I bought a lovely white dress at JC Penney and you needn't think it's mutton dressed as lamb even if I am 36. I'm as pure as the snow Mam named me after. I never believed in sex before marriage. My parents were both only-children and in Machynlleth you're not meant to marry anyone more distantly related than cousins, so I've never been married before. If I'm honest, I'm a bit nervous because I've never had any sort of sexual experience - well, not one that involved other people. But you have such kind eyes that I'm not really worried, even if the governor did say you ate two of your last wives because that's just lawyer speak, isn't it?
I must be a bit simple thinking that they'd let me live in your cell with you but at least you'll always have Bear to keep you company. One of the guards said that he wished they still had the electric chair for you but I don't see how that would help. My Aunt Eleri had one of those and the police took it off her because she kept knocking children off the pavement with it.
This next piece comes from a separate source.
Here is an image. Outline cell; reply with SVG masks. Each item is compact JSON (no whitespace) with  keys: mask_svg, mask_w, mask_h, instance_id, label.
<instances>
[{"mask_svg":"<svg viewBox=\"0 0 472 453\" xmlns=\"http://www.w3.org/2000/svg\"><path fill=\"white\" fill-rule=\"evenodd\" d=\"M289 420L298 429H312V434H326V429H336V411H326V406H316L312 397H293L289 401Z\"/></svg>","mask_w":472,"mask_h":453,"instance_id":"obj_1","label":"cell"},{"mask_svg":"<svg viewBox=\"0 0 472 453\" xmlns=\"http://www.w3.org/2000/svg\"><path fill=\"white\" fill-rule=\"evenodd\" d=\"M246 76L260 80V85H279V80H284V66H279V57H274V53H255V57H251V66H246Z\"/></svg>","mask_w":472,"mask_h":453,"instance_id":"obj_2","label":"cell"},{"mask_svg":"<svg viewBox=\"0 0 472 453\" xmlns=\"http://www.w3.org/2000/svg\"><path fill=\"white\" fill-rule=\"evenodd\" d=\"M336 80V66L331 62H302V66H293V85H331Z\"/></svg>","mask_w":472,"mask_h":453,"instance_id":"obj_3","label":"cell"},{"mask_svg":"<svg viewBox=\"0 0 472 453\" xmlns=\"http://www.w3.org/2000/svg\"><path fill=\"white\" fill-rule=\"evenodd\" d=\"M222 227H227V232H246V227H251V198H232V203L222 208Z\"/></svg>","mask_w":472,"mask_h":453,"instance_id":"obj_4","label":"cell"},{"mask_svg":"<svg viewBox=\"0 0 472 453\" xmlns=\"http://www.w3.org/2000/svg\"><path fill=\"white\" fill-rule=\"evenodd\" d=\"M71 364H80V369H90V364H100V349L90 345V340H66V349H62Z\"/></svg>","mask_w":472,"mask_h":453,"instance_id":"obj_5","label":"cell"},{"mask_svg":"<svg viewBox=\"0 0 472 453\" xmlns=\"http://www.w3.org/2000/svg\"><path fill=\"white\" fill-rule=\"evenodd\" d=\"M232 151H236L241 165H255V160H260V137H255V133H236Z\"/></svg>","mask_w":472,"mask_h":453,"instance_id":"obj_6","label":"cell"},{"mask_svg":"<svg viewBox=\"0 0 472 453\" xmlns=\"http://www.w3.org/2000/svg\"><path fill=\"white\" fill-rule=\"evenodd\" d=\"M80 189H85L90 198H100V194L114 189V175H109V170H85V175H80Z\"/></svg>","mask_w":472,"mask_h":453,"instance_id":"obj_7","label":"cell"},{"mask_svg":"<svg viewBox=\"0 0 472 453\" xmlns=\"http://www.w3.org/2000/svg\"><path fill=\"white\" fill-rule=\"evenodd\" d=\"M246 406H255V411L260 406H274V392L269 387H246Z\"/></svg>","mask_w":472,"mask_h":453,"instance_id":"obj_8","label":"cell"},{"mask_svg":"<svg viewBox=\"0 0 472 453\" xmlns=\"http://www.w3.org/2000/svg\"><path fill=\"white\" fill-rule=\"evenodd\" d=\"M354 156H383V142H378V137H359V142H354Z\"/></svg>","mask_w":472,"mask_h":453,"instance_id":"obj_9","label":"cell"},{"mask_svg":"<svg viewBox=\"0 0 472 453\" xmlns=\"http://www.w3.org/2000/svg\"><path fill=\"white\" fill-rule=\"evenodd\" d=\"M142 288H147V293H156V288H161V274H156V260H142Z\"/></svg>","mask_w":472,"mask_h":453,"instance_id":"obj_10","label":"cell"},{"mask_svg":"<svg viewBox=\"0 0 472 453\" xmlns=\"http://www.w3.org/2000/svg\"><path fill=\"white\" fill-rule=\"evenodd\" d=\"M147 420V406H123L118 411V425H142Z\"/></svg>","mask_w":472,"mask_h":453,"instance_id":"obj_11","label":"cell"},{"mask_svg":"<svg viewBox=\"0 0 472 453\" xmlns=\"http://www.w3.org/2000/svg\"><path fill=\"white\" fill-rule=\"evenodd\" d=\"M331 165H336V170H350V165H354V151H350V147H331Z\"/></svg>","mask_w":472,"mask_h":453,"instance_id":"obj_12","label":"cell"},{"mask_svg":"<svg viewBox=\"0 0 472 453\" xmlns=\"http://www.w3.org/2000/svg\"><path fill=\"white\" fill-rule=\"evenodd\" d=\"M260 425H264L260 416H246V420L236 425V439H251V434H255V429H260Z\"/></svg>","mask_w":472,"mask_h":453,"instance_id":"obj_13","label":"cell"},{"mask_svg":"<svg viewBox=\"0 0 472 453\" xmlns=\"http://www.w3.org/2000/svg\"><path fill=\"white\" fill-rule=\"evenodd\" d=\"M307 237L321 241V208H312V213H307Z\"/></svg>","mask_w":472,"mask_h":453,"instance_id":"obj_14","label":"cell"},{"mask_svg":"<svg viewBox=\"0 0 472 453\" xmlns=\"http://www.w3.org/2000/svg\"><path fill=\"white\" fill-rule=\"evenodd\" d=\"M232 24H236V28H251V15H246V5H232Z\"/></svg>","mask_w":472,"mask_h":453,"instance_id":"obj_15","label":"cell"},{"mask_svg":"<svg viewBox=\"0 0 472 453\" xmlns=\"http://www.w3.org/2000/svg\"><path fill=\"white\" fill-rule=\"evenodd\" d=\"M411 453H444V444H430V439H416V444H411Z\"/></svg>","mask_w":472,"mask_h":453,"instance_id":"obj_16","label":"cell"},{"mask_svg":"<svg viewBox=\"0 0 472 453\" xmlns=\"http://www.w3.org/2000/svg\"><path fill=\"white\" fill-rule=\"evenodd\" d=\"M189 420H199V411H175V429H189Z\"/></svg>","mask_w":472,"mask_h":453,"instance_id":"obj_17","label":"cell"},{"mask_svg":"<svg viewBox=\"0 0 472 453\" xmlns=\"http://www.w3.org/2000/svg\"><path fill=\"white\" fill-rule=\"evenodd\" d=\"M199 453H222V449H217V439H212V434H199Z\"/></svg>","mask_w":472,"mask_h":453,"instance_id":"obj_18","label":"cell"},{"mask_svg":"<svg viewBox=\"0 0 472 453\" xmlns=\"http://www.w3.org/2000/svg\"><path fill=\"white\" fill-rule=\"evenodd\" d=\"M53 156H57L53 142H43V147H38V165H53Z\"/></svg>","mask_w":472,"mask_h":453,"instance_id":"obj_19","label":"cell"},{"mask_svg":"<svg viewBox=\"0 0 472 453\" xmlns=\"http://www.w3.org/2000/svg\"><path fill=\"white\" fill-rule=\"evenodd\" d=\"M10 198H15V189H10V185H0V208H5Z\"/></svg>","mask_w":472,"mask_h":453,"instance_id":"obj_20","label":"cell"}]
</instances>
Anyway, when you finish your sentence you can come and live on the farm with me and Tom - a hundred years and one day isn't for ever.
Hwyl Fawr
Eira
The corpse was identified as belonging to former death-row inmate Bubba McNichols. State officials confirmed that Bubba had been released on compassionate grounds several weeks earlier following a diagnosis of terminal idiocy. Neither US nor Welsh police found any proof that he had committed further crimes subsequent to his release, as attempts to identify the skull as belonging to missing spinster Eira Wynne using dental records were dashed when there were discovered to be no dentists in Powys.